Er verstehe die Bedenken rund um den „Backstop“, sagt Muscatelli. „Aber von dem Moment an, als die Premierministerin angekündigt hat, dass sie das Vereinigte Königreich aus dem Binnenmarkt und der Zollunion führen will, wurde das Erhalten der offenen Grenze zwischen der Republik Irland und Nordirland sofort zu einem wirklichen Problem. Und nachdem das Vereinigte Königreich seine Verantwortung gemäß dem Karfreitagsabkommen (zur Beendigung des Nordirland-Konflikts) akzeptiert hat, das ein internationaler Vertrag ist, war es fast unmöglich zu lösen.“

Ohne „Backstop“ lasse sich die Grenzfrage nur lösen, wenn das Land im Binnenmarkt und in der Zollunion bleibe. „Und die meisten Experten, die meisten Ökonomen haben das eine Woche nach dem Referendum verstanden. Es erscheint bemerkenswert, dass die britische Regierung dieses Problem nicht erkannt hat und dass diese Sache sehr schwer zu verkaufen sein würde“ - besonders der nordirischen Partei, von deren politischer Unterstützung sie abhänge, meint Muscatelli in Anspielung auf die Democratic Unionist Party (DUP).

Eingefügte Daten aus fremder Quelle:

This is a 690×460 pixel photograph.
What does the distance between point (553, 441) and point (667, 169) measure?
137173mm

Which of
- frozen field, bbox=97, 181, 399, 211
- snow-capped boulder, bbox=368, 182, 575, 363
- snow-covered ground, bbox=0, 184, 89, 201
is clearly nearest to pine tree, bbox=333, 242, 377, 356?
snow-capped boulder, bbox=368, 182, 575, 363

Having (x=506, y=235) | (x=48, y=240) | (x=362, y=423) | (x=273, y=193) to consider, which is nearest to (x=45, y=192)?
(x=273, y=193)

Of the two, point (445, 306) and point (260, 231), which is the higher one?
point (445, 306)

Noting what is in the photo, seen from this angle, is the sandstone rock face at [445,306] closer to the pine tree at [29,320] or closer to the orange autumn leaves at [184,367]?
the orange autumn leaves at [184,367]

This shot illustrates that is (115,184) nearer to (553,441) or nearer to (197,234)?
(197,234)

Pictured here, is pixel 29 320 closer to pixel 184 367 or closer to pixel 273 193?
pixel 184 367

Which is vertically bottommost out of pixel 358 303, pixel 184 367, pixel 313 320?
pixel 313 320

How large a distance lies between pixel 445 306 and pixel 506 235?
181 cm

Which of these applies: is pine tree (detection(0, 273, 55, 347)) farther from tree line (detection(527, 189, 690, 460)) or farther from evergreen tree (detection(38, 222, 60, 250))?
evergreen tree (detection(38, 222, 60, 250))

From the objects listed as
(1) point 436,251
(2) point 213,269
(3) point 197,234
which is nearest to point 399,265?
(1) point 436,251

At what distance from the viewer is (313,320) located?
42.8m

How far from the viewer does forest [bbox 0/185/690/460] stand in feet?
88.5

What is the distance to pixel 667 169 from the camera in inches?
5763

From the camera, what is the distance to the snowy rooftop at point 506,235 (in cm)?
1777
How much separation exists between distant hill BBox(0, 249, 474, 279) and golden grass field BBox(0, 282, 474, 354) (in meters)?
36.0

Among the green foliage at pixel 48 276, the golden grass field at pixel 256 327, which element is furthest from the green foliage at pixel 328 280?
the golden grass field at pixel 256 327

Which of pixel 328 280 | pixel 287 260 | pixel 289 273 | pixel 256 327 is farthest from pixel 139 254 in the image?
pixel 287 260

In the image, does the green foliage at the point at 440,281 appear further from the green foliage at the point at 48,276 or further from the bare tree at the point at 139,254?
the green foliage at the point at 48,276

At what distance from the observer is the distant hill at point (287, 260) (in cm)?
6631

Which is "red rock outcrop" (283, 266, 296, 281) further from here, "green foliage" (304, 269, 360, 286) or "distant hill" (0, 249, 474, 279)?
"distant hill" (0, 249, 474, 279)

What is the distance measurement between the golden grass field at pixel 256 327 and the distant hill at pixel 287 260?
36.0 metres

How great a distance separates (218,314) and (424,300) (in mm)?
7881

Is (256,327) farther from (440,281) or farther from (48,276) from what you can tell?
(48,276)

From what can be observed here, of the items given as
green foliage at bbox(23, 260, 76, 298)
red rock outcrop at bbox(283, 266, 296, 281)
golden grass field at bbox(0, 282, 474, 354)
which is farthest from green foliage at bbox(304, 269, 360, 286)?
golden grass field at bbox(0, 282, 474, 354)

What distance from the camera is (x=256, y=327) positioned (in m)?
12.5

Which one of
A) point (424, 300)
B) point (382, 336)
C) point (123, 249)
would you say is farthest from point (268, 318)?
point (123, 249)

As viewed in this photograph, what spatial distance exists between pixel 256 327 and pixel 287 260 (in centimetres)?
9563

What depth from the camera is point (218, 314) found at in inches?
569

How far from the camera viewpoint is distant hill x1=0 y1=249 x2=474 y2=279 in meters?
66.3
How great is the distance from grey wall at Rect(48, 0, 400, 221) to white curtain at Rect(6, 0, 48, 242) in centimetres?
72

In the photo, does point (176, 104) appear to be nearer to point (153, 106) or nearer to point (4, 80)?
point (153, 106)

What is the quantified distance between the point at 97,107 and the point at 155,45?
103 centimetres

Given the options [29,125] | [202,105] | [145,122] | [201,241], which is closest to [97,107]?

Die Grenze einfach einseitig offenzulassen, wie manche Brexit-Hardliner argumentiert haben, sei jedenfalls keine Lösung, unterstreicht der Experte auf eine entsprechende Frage. Für die EU wäre es ein großes Problem, da es „ein großes Loch im Binnenmarkt“ hinterlassen würde, „aber das Vereinigte Königreich hat auch Verpflichtungen, wenn es, wie die Brexiteers sagen, unter WTO-Regeln operieren will“. Eine Folge wäre Schmuggel, eine andere aber auch, dass verantwortungsbewusste Händler so nicht Handel treiben würden. Es hätte also auf jeden Fall „einen massiv störenden Effekt“.

Der Politik-Professor Michael Keating, Direktor des Centre on Constitutional Change an der Universität Edinburgh, bezeichnet den „Backstop“ überhaupt als etwas, das nicht „als temporäres Arrangement, sondern als Minimalbasis eines Langzeit-Arrangements“ eingerichtet werden müsste. „Er ist keine Alternative zur zukünftigen Beziehung, er muss eine Komponente der zukünftigen Beziehung sein.“

Der „Backstop“ würde das gesamte Vereinigte Königreich in der Zollunion und Nordirland zumindest teilweise im Binnenmarkt halten, weil das der einzige Weg sei, die offene Grenze zu bewahren. „Außer natürlich man möchte nur Nordirland in der Zollunion haben, in diesem Fall muss es eine Grenze zwischen Großbritannien und Nordirland geben.“ Das seien die einzigen Möglichkeiten. „Und wenn das die einzigen Wege sind, um die Grenze offenzuhalten, dann ist das permanent. Und was auch immer den ‚Backstop‘ ersetzt, muss den ‚Backstop‘ reproduzieren.“

Verhandelbar wäre möglicherweise nur der Punkt, wonach das gesamte Vereinigte Königreich in der Zollunion wäre, auf den die Briten bestanden hätten und nicht die EU. Doch eine Zollgrenze zwischen Nordirland und dem Rest des Vereinigten Königreichs sei „eine der roten Linien der DUP“, die das nicht akzeptieren würde.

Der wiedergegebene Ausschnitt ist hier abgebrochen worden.